INSATLL DEPENDENCIES AND IMPORTS

In [None]:
!apt-get update && apt-get install -y swig cmake ffmpeg
!pip uninstall -y gym
!pip install -U flwr[simulation] stable-baselines3[extra] gymnasium[box2d] moviepy

import flwr as fl
import gymnasium as gym
import numpy as np
import torch
from collections import OrderedDict
from typing import Dict, List, Tuple

from stable_baselines3 import A2C
from stable_baselines3.common.evaluation import evaluate_policy
import matplotlib.pyplot as plt

DEFINE HYPERPARAMETERS

In [None]:
# --- Environment ---
ENV_NAME = "LunarLander-v3"

# --- SB3 A2C Hyperparameters ---
A2C_PARAMS = {
    "policy": "MlpPolicy",
    "n_steps": 5,
    "gamma": 0.99,
    "gae_lambda": 1.0,
    "ent_coef": 0.0,
    "vf_coef": 0.5,
    "max_grad_norm": 0.5,
    "use_rms_prop": True,
    "learning_rate": lambda _: 0.0007, # A2C often uses a constant learning rate
    "verbose": 0, # Set to 0 to prevent SB3 from printing its own logs
}

# --- Federation Hyperparameters ---
NUM_CLIENTS = 5
NUM_ROUNDS = 30 # A2C may need more rounds
LOCAL_TIMESTEPS_PER_ROUND = 5000 # On-policy methods like A2C learn from data collected in the current round

THE FLOWER CLIENT (wrapping a Stable-Baselines3 A2C Agent)

In [None]:
class A2CFlowerClient(fl.client.NumPyClient):
    def __init__(self):
        self.env = gym.make(ENV_NAME)
        # Instantiate the A2C model with our defined hyperparameters
        self.model = A2C(env=self.env, **A2C_PARAMS)

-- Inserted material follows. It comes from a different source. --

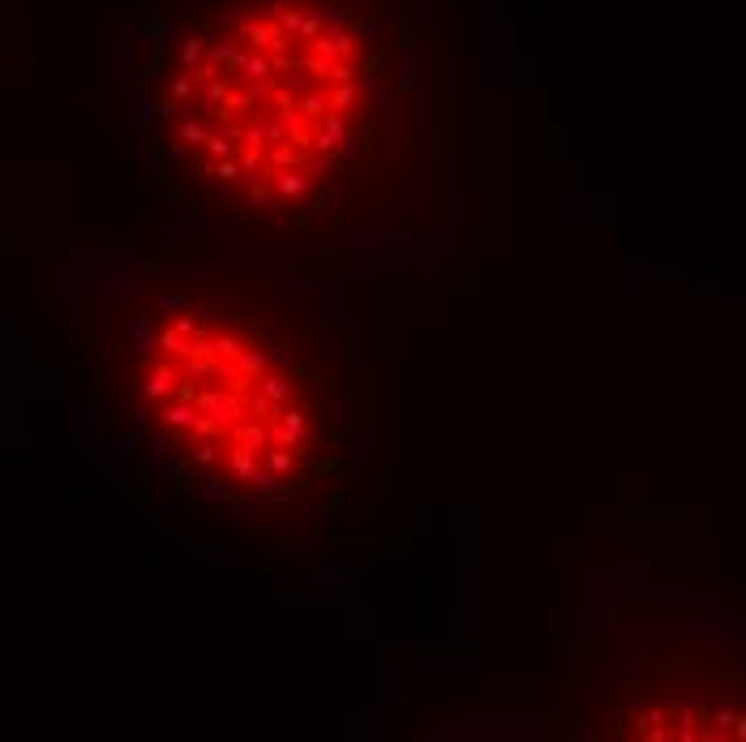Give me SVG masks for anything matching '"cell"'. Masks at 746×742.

    def get_parameters(self, config: Dict) -> List[np.ndarray]:
        """Gets the parameters of the local A2C model's policy network."""
        # This logic is identical for most SB3 models, including A2C
        return [val.cpu().numpy() for _, val in self.model.policy.state_dict().items()]

    def set_parameters(self, parameters: List[np.ndarray]) -> None:
        """Sets the parameters of the local A2C model's policy network."""
        # This logic is identical for most SB3 models, including A2C
        params_dict = zip(self.model.policy.state_dict().keys(), parameters)
        state_dict = OrderedDict({k: torch.tensor(v) for k, v in params_dict})
        self.model.policy.load_state_dict(state_dict, strict=True)

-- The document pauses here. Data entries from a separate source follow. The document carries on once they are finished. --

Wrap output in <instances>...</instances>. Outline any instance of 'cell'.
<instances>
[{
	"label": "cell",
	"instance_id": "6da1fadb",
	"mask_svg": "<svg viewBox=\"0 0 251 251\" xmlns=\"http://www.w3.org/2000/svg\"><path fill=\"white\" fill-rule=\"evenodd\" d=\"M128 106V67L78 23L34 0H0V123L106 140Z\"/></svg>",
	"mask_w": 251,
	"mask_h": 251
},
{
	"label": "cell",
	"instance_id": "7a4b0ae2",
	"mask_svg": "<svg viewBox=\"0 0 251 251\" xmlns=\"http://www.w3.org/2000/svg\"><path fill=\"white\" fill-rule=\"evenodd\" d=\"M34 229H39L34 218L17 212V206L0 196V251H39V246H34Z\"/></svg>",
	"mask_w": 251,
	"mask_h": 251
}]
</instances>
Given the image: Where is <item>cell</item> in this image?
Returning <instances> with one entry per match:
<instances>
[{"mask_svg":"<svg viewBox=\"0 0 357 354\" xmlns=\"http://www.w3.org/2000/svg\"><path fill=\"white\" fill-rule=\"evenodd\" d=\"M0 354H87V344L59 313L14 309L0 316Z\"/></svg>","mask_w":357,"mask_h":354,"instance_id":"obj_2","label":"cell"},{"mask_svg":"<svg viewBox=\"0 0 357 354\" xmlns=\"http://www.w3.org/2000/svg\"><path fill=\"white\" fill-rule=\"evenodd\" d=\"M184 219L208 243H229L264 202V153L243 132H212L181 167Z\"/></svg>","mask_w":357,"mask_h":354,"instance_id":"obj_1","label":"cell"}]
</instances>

    def fit(self, parameters: List[np.ndarray], config: Dict) -> Tuple[List[np.ndarray], int, Dict]:
        """Train the local A2C model."""
        self.set_parameters(parameters)
        self.model.learn(
            total_timesteps=int(config["local_timesteps"]),
            reset_num_timesteps=False
        )
        return self.get_parameters(config={}), int(self.model.num_timesteps), {}

    def evaluate(self, parameters: List[np.ndarray], config: Dict) -> Tuple[float, int, Dict]:
        """Evaluate the global A2C model."""
        self.set_parameters(parameters)
        mean_reward, _ = evaluate_policy(
            self.model, self.env, n_eval_episodes=10, deterministic=True
        )
        # FedAvg minimizes loss, so we return negative reward to maximize reward
        return -float(mean_reward), 10, {"avg_reward": float(mean_reward)}

FEDERATED SIMULATION SETUP

In [None]:
def client_fn(cid: str) -> A2CFlowerClient:
    """Factory function to create a new client."""
    return A2CFlowerClient()

def fit_config(server_round: int) -> Dict:
    """Return training configuration dict for each round."""
    return {
        "server_round": server_round,
        "local_timesteps": LOCAL_TIMESTEPS_PER_ROUND,
    }

def evaluate_metrics_aggregation_fn(metrics: List[Tuple[int, Dict[str, float]]]) -> Dict[str, float]:
    """Aggregate evaluation results from multiple clients."""
    if not metrics:
        return {}
    avg_rewards = [m["avg_reward"] for _, m in metrics]
    mean_reward = sum(avg_rewards) / len(avg_rewards)
    print(f"Aggregated evaluation results | Average Reward: {mean_reward:.2f}")
    return {"avg_reward": mean_reward}

# Define the FedAvg strategy, using the same robust setup as the PPO example
strategy = fl.server.strategy.FedAvg(
    fraction_fit=1.0,
    fraction_evaluate=1.0,
    min_fit_clients=NUM_CLIENTS,
    min_evaluate_clients=NUM_CLIENTS,
    min_available_clients=NUM_CLIENTS,
    on_fit_config_fn=fit_config,
    evaluate_metrics_aggregation_fn=evaluate_metrics_aggregation_fn,
)

# Start the simulation
print(f"--- Starting Federated A2C Simulation using Stable-Baselines3 ---")
history = fl.simulation.start_simulation(
    client_fn=client_fn,
    num_clients=NUM_CLIENTS,
    config=fl.server.ServerConfig(num_rounds=NUM_ROUNDS),
    strategy=strategy,
    client_resources={"num_cpus": 1}, # Assuming CPU-only training
)

PLOT THE RESULTS

In [None]:
print("\n--- Federated Learning Final Results ---")

if history.metrics_distributed and "avg_reward" in history.metrics_distributed:
    # Unpack the list of tuples (round, metric)
    rounds, rewards = zip(*history.metrics_distributed["avg_reward"])

    plt.figure(figsize=(12, 6))
    plt.title("Federated A2C with Stable-Baselines3 - Average Reward")
    plt.xlabel("Federated Round")
    plt.ylabel("Average Reward")
    plt.plot(rounds, rewards)
    plt.axhline(y=200, color='r', linestyle='--', label='Success Threshold (200)')
    plt.legend()
    plt.grid(True)
    plt.show()
else:
    print("No distributed evaluation metrics were recorded.")